To be honest though, football is taking a backseat to my real life right now. Go figure. This new job? Holy shit, I'm really pretty damn good. Now, I did scorch some candied hazlenuts today, but on the flip, I fucking rocked a ridiculous meatball recipe (seriously, it was dictated to me in handfulls and "some" of ingredients) and then the coupe de gras: I fucking trimmed and portioned out a tenderloin mid-service, on the fly. Which means, I had no warning when chef looks across the line and says "YOU, you know how to trim a tenderloin?"
I say "It's been a really long time."
He says "Can you do it now?"
I say, of course, because it's ingrained in me via CG: yes chef.
He says set up a station: there are two in there, but I need one now. NOW.
Let me just take a moment and say that the only times I have ever trimmed a fucking tenderloin of beef (one of the most expensive items a restaurant can buy, it's where your filet steaks come from) has been at 2pm, hours before service, when I've got no other prep and the line needs an extra pair of hands.
However, the fucking crazy ass intensity of a certain ChefGuy clearly made and impression. It literally has been over 6 years since I'd done this job, but dammit, it came back. And, given the remarks made by Garrett, I did pretty fucking ok.
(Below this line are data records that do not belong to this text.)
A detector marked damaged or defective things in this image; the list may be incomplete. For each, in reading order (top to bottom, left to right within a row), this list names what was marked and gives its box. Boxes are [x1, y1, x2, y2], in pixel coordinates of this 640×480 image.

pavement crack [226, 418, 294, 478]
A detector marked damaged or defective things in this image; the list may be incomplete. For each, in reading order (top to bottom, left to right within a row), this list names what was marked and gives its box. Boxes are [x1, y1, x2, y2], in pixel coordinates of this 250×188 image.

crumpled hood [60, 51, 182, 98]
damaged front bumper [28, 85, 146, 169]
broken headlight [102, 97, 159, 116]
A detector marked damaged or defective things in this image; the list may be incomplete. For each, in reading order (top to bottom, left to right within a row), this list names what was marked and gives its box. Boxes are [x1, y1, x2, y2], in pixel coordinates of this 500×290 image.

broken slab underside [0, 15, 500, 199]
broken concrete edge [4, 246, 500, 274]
Then he asked me to portion it. Now, see, here's the thing about portioning a piece of meat: it's about a foot and a half long, it is about 4 inches wide at it's widest and then tapers gradually to the tail. When cutting it into 8oz pieces the first cut is crucial, and I should have started from the back. Oh well. Ultimately, I only wasted one, and we can do a tartare with it, but not fucking bad for a pastry chef. I was over the fucking moon. When Garrett came back and said, it looked fine, no more trimming (he did give me shit about using my chef's knife, but fuck, I didn't have my filet and didn't see a house one) and asked point blank:
"When was the last time you did that?" I said, probably about 2006 or so (probably earlier, but i don't need him to know that) and he was like "Really nice work."
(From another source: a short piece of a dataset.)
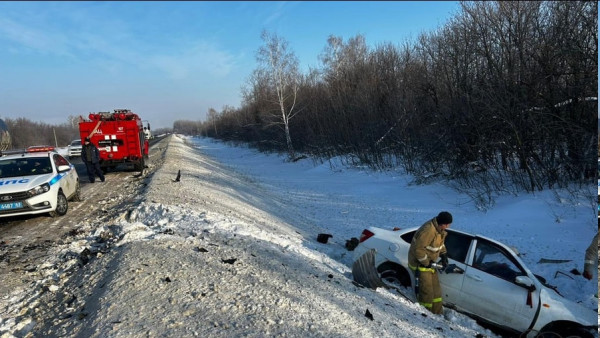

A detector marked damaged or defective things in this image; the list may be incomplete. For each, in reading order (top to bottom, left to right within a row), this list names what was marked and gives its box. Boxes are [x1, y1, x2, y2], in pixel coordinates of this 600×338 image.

crashed white car [0, 147, 81, 218]
crashed white car [352, 226, 596, 336]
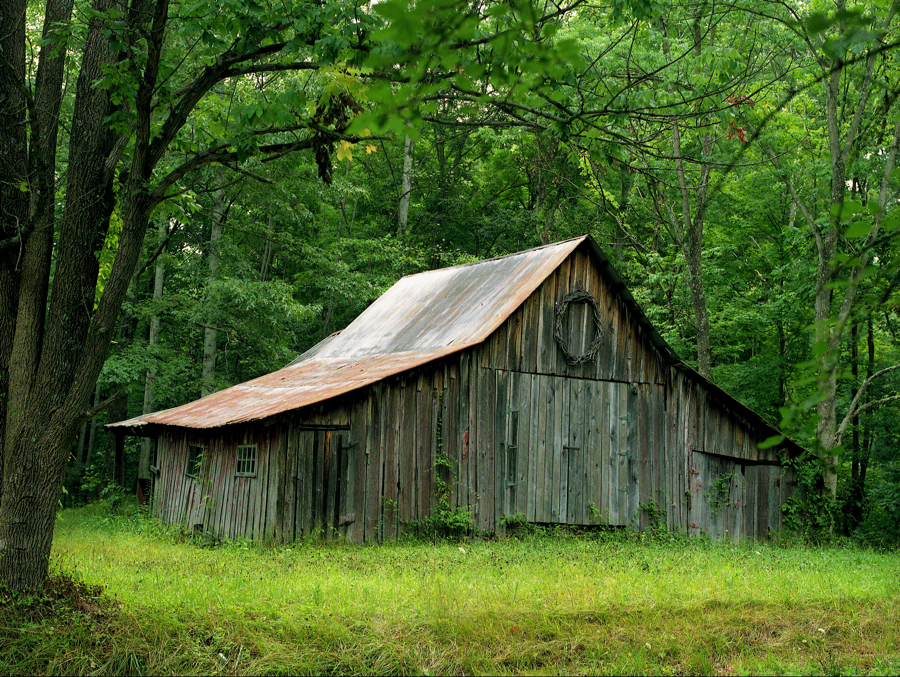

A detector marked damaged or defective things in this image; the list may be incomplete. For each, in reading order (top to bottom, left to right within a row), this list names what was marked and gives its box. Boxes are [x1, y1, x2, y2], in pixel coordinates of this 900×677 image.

rusty metal roof [110, 235, 584, 430]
They let me cut out early because it was slow, which is ok for now. The plan is for me to solo on Monday. I fucking cannot wait. Seriously. I love my work. It is so nice to be genuinely good at something, and to be among people who are on the same page. There are little things, but it is so amazingly similar to Upstairs that I can barely contain myself most moments. The waitsaff is actually better, but it's so amazingly good.
Oh. I forgot, there was one thing today: Seattle drivers suck. A lot. I had no idea how spoiled I was living in California. Sweet mother of kevin seconds, what a mess. Almost got squashed like a bug in a pileup today, but luckily guided the trusty Punk Rock soccer mom car to the edge of the road and around the idiot in the BMW.